Aufgabe — Setze die Leserkommentare zum Tierheim in Mainz nach ihrem letzten Satz fort.

Text —
Text & Fotos: Christina Langhammer
Vielleicht auch mal professioneller bei den Bewerbungsgesprächen rangehen. Dann wird das auch mal was mit gelernten Tierpflegern, die sich auf eine Stelle bewerben wollen. Da beginnt nämlich schon der erste Fehler, von den anderen ganz zu schweigen.
von der Stadt Mainz wäre es u.a. ein feiner Zug ein schöneres & grosszügiger es Areal zur Verfügung zu stellen, statt der schnuddel-Ecke Zwerchallee. In der dunklen Jahreszeit möchten Ehrenamtliche die Bus& Bahn benutzen, ungern den Weg zw. Tierheim und Bushaltestelle zu Fuß zurück legen.
Ich würde gerne ehrenamtl. helfen, allerdings ist mir der Weg dorthin zu unsicher!
Gruß
Vllt Tage der offenen Tür organisieren, ua für Schulklassen, um Tierschutz präsenter zu machen.
Hallo, ich weiss nicht wie die Auflagen in Mainz sind. Was ich jedoch immer wieder mitbekomme ist, das es viele Menschen gibt die gerne einen Hund aus dem Tierheim hätten und schlussendlich dann an nonwitzigen Auflagen gescheitert sind und sich dann ein Hund aus dem Ausland nehmen.
Hallo,
überall ist dieses Problem. Jede Stadt sollte froh sein, daß es diese Tierheime und Helfer gibt.
Meine Meinung ist,daß die Hundesteuern nicht der Kommunen zu stehen, sonder den Tierheimen.
Das sind die jenigen, die sich jeden Tag darum kümmern und nicht die Kommunen.
Verstehe nicht,das noch niemand auf diese Idee gekommen ist, dieses an den Stellen vor zubringen.
Für alle anderen Sachen geht man auf die Straße, aber auch Tiere sind wichtig.
Außerdem müssten alle,die keine Verantwortung tragen wollen,die aber ihr Tier schlecht behandelt haben zur Kasse gebeten werden.
Wenn es keine Tierheime geben würde,dann wäre ein Chaos in den Städten.
Bitte mal darüber nachdenken.

Vorliegende Daten —
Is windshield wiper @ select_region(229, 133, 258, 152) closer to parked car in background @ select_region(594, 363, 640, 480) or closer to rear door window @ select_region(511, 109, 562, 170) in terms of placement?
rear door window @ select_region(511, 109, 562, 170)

Antwortbereich —
Gruß Ulla Marino
Wir haben in unserer Familie schon immer Katzen gehabt. Als unser Kater mit 19 Jahren! verstarb, wollten wir nach einiger Zeit einer neuen Katze ein Zuhause geben. Wir wurden abgelehnt. Das Tierheim wollte uns keine Katze vermitteln. Die Begründung: Die Wohnlage wäre nicht ideal! Haus mit Garten, Katzenklappe und in einer Kleinstadt.
Das Tierheim sollte sich also nicht wundern, dass es aus allen Nähten platzt
Das gleiche ist meiner Schwester ebenfalls passiert. nicht dieses Tierheim sondern in Soltau/Tiegen. sie hatte sich in eine schwer vermittelbare Katze verliebt die schon etwas älter war. sie hätte einmalig 200 km Transport über sich ergehen lassen Müssen….das war zu weit . nun hat sie seit 12 Jahren eine andere wunderbare Katze aus den Kleinanzeigen aus der Zeitung. manchmal denke ich dass die Tierheime nix abgeben wollen….. Daseinsberechtigung…
Tolle Arbeit, die diese Menschen leisten!
Es ist wohl den wenigsten klar, wie schlimm es wäre, wenn es solche „Auffangstationen “ nucht gäbe!
Vielen Menschen ist Tierschutz einfach nur egal. Oft fehlt sogar das Verständnis, wenn jemand sich privat für Tiere einsetzt!
Ich finde eure Arbeit toll, und die Arbeit von jedem, der sich für hilflose Tiere einsetzt, oder auch mal was spendet.
Ich bin selbst gefühlt schon immer im Tierschutz und regelmäßiges spenden ist auch selbstverständlich.
Gemeckert wird immer, lasst euch davon nicht runter ziehen, macht weiter so!!